**PASSAGE PROVIDED**
=======

It draws on the strengths of our unique American system of governance: clear national goals and flexibility and freedom in implementation at the state level. The deep engagement of accomplished professionals with extensive experience in the private sector and at the state level distinguishes the final product.
Its implementation is practical and measured, driving and enabling effective changes about as fast as they might be made and allowing for the development and scale up of necessary new technologies and for the time lag necessary for serious behavior change.
It enables the United States to credibly assume the leadership of international climate diplomacy.
Finally, the Clean Power Plan will drive consistently strong growth in a clean energy economy, an unparalleled opportunity for American prosperity.
We already benefit from more than 3.4 million green energy jobs annually, and renewable energy jobs are increasing four times as fast as jobs in any other economic sector. In the solar industry alone, one job is added every 20 minutes. Each dollar invested in renewable energy creates more than three times the number of jobs than does an equal investment in fossil fuels, and more than a trillion dollars in new investment is poised to fuel green energy over the next decade, both creating and driving markets.
The effectiveness of the approaches – the building blocks – of the Clean Power Plan is already demonstrated. Our own North East Regional Greenhouse Gas Initiative has helped consumers save $460 million on their energy bills and created 14,100 new jobs in the past three years alone. Nationally, efficiency increases through EPA’s Energy Star program alone prevent around 200 million metric tons of pollution each year and save consumers $20 billion in energy bills. When implemented, through energy efficiency alone, the CPP will save the average family $80 per year in electric bills.
Simply put, most states are demonstrating that it is not only possible to reduce carbon pollution, but also economically smart to do so, and are already on track to meet or exceed the Clean Power Plan requirements. The plan gives states the unique flexibility to chart their own energy futures, offering opportunities to expand clean energy solutions, attract new industries and create thousands of jobs while projecting consumer savings of up to $41 billion in electricity costs in the next 15 years.
Companies are also adopting ambitious energy-saving and greenhouse gas reduction goals. At least 43 percent of Fortune 500 companies already have set targets to reduce carbon pollution, improve energy efficiency and procure more renewable energy. Over half of the Fortune 100 corporations are publicly disclosing their climate and energy-saving targets, and they’ve collectively reduced carbon emissions by 58 million tons, while saving $1.1 billion annually by doing so.

=======

(Spatial relationship records)
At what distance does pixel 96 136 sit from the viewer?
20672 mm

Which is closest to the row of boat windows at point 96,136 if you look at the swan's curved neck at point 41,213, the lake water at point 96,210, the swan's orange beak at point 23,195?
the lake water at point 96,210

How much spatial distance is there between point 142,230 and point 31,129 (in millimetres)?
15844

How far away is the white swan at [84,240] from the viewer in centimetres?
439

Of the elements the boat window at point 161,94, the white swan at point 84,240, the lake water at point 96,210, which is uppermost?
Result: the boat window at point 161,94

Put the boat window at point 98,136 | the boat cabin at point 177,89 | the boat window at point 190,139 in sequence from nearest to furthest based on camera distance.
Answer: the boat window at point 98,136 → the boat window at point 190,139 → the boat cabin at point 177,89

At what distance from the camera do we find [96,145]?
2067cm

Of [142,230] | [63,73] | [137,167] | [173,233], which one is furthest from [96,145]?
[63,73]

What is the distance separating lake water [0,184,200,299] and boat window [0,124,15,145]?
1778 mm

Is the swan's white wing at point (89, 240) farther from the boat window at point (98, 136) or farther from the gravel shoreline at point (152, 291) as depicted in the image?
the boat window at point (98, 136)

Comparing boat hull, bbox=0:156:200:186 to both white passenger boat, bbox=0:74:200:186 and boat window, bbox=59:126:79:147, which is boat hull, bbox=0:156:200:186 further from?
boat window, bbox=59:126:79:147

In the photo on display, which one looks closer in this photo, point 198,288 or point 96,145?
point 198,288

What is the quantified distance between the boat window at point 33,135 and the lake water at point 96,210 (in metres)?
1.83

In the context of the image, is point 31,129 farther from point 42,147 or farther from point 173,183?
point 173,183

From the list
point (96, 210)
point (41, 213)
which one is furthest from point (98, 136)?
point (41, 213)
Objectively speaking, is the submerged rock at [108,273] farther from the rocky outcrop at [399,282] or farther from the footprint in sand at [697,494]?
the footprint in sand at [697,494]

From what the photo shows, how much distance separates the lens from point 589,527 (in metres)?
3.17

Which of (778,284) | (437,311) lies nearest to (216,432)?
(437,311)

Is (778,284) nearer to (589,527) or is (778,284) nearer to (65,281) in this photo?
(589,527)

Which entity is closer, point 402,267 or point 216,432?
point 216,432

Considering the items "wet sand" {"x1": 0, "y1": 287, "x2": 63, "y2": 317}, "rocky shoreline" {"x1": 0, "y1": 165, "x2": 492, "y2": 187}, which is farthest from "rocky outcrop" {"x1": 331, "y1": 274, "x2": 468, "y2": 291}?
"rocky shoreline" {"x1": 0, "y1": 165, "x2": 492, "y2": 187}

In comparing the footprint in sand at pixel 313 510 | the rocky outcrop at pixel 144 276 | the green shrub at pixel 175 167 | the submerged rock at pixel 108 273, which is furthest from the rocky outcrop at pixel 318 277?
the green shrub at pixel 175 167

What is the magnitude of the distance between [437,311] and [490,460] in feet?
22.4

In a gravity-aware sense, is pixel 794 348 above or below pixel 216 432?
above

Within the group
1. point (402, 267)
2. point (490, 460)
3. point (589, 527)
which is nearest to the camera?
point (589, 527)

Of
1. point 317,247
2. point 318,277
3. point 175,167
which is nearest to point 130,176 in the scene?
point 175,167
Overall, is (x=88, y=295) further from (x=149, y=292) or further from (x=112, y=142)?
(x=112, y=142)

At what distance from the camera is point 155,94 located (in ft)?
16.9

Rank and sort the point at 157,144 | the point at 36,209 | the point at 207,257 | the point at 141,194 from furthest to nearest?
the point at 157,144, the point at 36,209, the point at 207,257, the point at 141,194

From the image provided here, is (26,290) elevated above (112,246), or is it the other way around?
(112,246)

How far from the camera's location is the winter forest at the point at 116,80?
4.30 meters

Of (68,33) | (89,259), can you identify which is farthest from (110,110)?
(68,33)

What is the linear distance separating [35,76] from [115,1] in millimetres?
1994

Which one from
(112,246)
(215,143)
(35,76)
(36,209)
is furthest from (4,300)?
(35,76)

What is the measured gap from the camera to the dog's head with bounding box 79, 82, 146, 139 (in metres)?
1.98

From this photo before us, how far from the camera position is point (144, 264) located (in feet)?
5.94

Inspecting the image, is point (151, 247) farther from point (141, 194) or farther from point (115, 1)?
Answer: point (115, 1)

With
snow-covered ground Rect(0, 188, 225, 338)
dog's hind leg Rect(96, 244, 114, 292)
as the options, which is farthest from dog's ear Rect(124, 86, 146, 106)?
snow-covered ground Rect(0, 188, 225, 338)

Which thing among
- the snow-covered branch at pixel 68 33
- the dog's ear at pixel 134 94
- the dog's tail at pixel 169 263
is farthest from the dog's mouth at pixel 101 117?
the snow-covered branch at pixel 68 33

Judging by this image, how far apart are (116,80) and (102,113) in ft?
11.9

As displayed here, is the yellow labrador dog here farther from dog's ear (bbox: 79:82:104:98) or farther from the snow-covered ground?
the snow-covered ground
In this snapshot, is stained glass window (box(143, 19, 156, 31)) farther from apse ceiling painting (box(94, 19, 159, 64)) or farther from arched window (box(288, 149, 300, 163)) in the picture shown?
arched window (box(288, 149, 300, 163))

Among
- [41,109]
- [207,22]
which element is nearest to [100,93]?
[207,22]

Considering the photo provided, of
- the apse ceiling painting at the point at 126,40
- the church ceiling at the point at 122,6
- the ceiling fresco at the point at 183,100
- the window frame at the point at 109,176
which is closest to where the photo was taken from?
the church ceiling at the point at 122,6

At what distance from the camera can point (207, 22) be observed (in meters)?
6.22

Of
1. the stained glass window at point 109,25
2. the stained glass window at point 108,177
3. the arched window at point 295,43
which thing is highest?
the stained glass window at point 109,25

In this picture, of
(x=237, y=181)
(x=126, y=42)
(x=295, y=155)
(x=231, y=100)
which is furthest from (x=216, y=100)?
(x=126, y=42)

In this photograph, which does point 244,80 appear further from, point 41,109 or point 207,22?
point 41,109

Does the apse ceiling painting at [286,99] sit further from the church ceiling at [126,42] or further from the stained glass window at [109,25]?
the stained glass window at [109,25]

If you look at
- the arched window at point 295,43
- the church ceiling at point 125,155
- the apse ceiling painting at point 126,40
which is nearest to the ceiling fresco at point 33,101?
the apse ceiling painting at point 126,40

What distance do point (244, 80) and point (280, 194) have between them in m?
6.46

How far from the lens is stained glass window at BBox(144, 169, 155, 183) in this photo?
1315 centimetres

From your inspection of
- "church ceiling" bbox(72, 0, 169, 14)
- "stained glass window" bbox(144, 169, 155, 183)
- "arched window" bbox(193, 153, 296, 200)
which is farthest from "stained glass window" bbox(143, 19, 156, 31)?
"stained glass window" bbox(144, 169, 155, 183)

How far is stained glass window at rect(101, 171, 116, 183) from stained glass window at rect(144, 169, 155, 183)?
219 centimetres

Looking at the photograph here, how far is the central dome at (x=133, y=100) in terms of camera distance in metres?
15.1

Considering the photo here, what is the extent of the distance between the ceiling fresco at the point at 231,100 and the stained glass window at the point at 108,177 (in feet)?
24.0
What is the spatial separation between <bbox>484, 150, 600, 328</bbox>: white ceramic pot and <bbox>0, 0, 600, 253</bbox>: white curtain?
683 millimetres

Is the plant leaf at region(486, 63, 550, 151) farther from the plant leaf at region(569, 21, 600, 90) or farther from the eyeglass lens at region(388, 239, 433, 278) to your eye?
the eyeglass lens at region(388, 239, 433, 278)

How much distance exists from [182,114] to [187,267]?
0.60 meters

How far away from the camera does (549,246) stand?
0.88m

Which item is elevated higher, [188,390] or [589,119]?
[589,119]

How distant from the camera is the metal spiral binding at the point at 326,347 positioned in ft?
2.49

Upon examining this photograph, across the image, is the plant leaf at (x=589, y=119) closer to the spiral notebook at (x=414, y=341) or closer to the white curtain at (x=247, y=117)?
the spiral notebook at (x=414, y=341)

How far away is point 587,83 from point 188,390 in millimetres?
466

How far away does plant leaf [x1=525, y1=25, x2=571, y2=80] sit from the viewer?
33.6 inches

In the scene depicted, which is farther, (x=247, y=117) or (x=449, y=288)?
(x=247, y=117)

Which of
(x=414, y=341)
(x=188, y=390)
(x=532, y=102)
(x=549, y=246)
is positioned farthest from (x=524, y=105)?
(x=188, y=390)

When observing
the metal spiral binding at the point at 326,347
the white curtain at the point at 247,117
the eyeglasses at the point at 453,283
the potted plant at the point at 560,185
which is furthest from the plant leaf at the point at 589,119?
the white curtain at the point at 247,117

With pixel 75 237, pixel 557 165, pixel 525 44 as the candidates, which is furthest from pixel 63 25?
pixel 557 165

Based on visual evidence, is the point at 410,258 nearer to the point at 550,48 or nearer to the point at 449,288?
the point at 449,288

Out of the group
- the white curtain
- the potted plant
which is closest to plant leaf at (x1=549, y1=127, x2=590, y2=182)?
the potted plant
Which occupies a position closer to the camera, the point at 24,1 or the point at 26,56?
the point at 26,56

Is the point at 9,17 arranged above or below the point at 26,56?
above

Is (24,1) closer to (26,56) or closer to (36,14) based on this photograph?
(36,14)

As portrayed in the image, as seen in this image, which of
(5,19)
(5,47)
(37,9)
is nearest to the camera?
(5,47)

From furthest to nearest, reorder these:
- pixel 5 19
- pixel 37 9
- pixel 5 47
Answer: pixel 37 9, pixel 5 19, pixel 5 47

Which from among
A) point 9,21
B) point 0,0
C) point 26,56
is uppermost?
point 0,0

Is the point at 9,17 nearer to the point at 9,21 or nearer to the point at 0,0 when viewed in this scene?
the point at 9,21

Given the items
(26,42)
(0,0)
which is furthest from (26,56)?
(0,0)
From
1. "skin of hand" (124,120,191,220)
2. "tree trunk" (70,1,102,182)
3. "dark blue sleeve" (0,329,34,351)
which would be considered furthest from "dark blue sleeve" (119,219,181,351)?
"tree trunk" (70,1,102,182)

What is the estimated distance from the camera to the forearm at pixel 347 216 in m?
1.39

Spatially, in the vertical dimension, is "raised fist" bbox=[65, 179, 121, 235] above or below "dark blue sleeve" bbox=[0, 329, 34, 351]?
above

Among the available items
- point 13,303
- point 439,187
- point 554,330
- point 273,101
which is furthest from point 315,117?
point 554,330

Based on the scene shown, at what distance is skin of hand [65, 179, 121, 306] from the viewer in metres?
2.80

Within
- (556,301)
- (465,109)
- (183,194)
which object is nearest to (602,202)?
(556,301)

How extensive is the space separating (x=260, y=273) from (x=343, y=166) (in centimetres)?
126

=======

**DIRECTIONS FOR THIS TASK**
Please resume the Clean Power Plan passage after its final sentence. These records have nothing to do with the Clean Power Plan passage.

**ANSWER TO THIS PROBLEM**
In summary, the plan is a unique collection of “Goldilocks” actions, it is effective and cost-effective, it meets national goals through exercise of states authority, and it promotes prosperity while being the right thing to do.
Finally, the plan offers a unique opportunity to the State of Maine to attract unparalleled new investment, create new jobs and create an economic environment that will stem the outmigration of our young people.
Maine is endowed with wind and solar resources on which a stable and growing economy can be based for the next century and beyond. Wise action now in the supportive context of the Clean Power Plan will put us in the position to attract billions in investments and avoid business disasters like the 2014 loss of Statoil’s billions of investment dollars.
It is clear that states which aggressively develop action plans under the Clean Power Plan and cultivate a healthy and predictable investment and business environment will separate themselves from states that drive into the future with their eyes firmly locked on their own rearview mirrors. It is also clear that falling behind now will mean staying behind as the 21st century unfolds.
No element is more central to a strong economy in the future than coherent energy policy. The Clean Power Plan provides the basis for that strong and sustainable economy and opportunity for our country and our state. From Maine’s perspective, we have been empowered to chart our own course to prosperity.
We still have to choose wisely, however, and it is in all of our interests to make sure that Maine makes the right choices.
David Hales of Bar Harbor is a former president of College of the Atlantic, has served as counsel for sustainability policy to Worldwatch Institute. He directed environmental policy and sustainability programs at the United States Agency for International Development under the Clinton administration and served under President Carter as deputy assistant secretary at the U.S. Department of the Interior.